Journal Policy
Licensing (CC BY 4.0)
Archeologia technica adheres to the principles of open science and provides immediate, free and unrestricted access to all published articles. All content is made available as open access with no embargo period.
All articles are published under the Creative Commons Attribution 4.0 International (CC BY 4.0) licence.
This licence permits:
- sharing, copying and redistributing the material in any medium or format,
- adapting, remixing, transforming and building upon the material for any purpose, including commercial use,
provided that appropriate credit is given to the original authors, a link to the licence is included, and any changes are indicated.
The full licence text is available at: https://creativecommons.org/licenses/by/4.0/
Copyright
Authors retain full copyright to their work.
By submitting their article, authors grant Archeologia technica the right to publish, index, and distribute the work in accordance with the CC BY 4.0 licence.
Article Processing Charges (APC)
Archaeologia technica does not charge any Article Processing Charges.
Archaeological Data and Open Research Materials
Archaeologia technica promotes transparency in archaeological research. Authors are encouraged to:
- ensure the availability of relevant data, documentation, 3D models, GIS layers, and other materials,
- deposit data in an open-access repository (e.g., Zenodo, ARIADNE, Open Science Framework),
- provide a link (DOI) to deposited data within their article.
Publishing Ethics and Third-Party Copyright
Authors are responsible for ensuring that their articles do not infringe the rights of third parties, particularly copyright relating to photographs, drawings, plans, and maps. Materials published under licences other than CC BY 4.0 must be correctly attributed.
Plagiarism Policy
Archeologia technica is committed to publishing original, high-quality and ethically sound research. Plagiarism is regarded as a serious breach of academic integrity, and its prevention is essential for safeguarding the integrity of the scholarly environment.
Plagiarism is understood to include, in particular:
- the use of text, data, images, tables, graphs or other results without proper citation;
- the paraphrasing of another author’s ideas without acknowledging the source;
- presenting previously published work of one’s own as new research without clearly indicating the prior publication (so-called self-plagiarism);
- the use of materials obtained from third parties (including unpublished manuscripts, reviews or student work) without permission and citation;
- the submission of work produced entirely or partly with the aid of generative systems or external contributors without transparent disclosure.
Authors are required to:
- ensure that all parts of their manuscript are original;
- properly acknowledge all sources used, in accordance with the journal’s citation standards;
- provide information about any prior publication or duplication;
- declare the use of tools for automatic text generation and specify the extent of such use.

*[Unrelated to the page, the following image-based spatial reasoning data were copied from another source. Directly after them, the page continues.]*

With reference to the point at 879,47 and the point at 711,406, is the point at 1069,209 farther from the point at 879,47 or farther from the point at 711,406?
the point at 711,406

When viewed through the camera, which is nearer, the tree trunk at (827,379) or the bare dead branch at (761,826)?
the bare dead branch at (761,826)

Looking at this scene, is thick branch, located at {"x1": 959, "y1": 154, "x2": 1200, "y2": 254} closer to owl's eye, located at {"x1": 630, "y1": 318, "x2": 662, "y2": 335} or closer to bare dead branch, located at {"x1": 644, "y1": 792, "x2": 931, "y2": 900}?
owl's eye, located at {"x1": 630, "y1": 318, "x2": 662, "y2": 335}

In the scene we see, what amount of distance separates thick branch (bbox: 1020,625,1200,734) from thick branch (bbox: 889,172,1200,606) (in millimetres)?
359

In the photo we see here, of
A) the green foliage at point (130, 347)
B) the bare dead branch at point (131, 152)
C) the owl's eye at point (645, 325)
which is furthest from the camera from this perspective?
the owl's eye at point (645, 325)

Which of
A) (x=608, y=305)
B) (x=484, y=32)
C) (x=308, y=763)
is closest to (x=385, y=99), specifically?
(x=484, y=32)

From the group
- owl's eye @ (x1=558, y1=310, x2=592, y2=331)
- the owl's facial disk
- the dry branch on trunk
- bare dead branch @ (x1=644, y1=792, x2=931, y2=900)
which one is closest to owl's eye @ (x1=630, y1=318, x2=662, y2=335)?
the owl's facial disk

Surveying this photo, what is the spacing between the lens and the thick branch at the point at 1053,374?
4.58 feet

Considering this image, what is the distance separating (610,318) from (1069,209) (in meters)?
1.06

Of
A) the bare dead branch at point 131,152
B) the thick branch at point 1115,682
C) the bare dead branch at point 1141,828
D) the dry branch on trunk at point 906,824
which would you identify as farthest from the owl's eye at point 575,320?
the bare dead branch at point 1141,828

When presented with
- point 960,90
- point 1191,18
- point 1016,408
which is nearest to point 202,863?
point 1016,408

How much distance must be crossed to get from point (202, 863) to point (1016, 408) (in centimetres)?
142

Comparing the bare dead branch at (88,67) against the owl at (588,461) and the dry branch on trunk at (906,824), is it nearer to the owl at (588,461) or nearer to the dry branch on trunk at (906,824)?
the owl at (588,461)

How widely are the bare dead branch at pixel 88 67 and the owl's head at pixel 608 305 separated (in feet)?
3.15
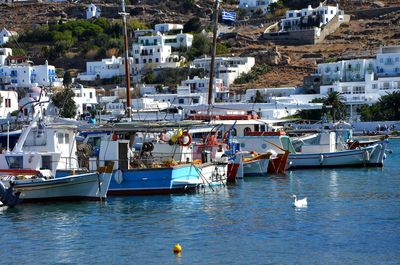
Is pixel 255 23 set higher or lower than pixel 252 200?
higher

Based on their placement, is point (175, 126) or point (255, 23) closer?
point (175, 126)

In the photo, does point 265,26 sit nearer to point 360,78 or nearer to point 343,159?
point 360,78

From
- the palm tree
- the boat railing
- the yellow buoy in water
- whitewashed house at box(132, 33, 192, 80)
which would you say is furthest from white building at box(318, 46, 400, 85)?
the yellow buoy in water

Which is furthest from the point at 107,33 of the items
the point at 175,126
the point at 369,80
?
the point at 175,126

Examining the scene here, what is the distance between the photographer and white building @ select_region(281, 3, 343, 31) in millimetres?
133250

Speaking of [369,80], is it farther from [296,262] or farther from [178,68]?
[296,262]

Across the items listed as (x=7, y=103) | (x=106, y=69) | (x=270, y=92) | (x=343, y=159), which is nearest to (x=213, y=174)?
(x=343, y=159)

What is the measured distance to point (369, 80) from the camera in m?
108

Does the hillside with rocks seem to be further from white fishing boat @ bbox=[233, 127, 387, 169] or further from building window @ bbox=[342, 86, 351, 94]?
white fishing boat @ bbox=[233, 127, 387, 169]

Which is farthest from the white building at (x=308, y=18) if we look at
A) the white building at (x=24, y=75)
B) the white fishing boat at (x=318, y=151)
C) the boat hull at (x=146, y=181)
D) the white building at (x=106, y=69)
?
the boat hull at (x=146, y=181)

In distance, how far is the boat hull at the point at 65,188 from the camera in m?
38.2

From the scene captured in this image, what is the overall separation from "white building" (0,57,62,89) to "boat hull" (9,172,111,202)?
78.0 meters

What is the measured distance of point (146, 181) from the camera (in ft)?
134

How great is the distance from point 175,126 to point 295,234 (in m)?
11.3
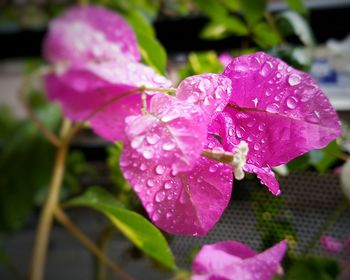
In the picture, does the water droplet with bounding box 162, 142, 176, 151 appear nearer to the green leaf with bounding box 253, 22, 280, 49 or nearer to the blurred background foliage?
the blurred background foliage

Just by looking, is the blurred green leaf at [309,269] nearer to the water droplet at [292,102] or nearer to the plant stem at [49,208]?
the water droplet at [292,102]

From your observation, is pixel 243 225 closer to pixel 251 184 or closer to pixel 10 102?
pixel 251 184

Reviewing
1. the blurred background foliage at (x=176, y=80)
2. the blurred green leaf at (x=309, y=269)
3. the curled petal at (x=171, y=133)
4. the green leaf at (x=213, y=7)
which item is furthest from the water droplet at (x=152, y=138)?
the green leaf at (x=213, y=7)

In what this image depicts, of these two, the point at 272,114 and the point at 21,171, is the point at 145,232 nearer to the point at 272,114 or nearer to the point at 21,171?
the point at 272,114

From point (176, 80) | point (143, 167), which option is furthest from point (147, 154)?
point (176, 80)

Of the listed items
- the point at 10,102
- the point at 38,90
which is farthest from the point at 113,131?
the point at 10,102

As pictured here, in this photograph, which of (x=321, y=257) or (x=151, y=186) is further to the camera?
(x=321, y=257)

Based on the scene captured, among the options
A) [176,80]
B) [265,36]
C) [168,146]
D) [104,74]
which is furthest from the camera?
[176,80]
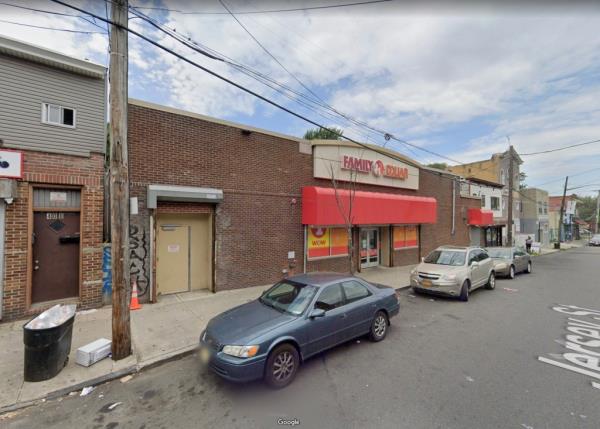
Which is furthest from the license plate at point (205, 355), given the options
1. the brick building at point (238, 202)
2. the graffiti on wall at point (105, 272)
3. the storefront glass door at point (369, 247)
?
the storefront glass door at point (369, 247)

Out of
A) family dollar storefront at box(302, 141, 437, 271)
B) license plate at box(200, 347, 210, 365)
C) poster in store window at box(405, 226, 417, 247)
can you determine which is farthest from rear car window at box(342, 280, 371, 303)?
poster in store window at box(405, 226, 417, 247)

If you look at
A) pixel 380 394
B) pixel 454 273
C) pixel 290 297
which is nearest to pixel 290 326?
pixel 290 297

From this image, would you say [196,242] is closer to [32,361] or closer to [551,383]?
[32,361]

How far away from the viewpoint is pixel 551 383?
13.2 ft

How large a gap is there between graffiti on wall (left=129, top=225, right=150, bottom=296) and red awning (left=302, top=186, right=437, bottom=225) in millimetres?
5459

If plagiarism is confirmed before publication, the manuscript will be rejected immediately. If plagiarism is identified after publication, the article may be retracted and this fact will be publicly announced. In serious cases, authors may be temporarily or permanently barred from submitting future work to the journal. All listed authors share responsibility for the content of the manuscript.
Ethical Standards
Archeologia technica adheres to the ethical principles of publishing in the humanities and social sciences, the recommendations of COPE (Committee on Publication Ethics), and generally recognised standards of academic integrity.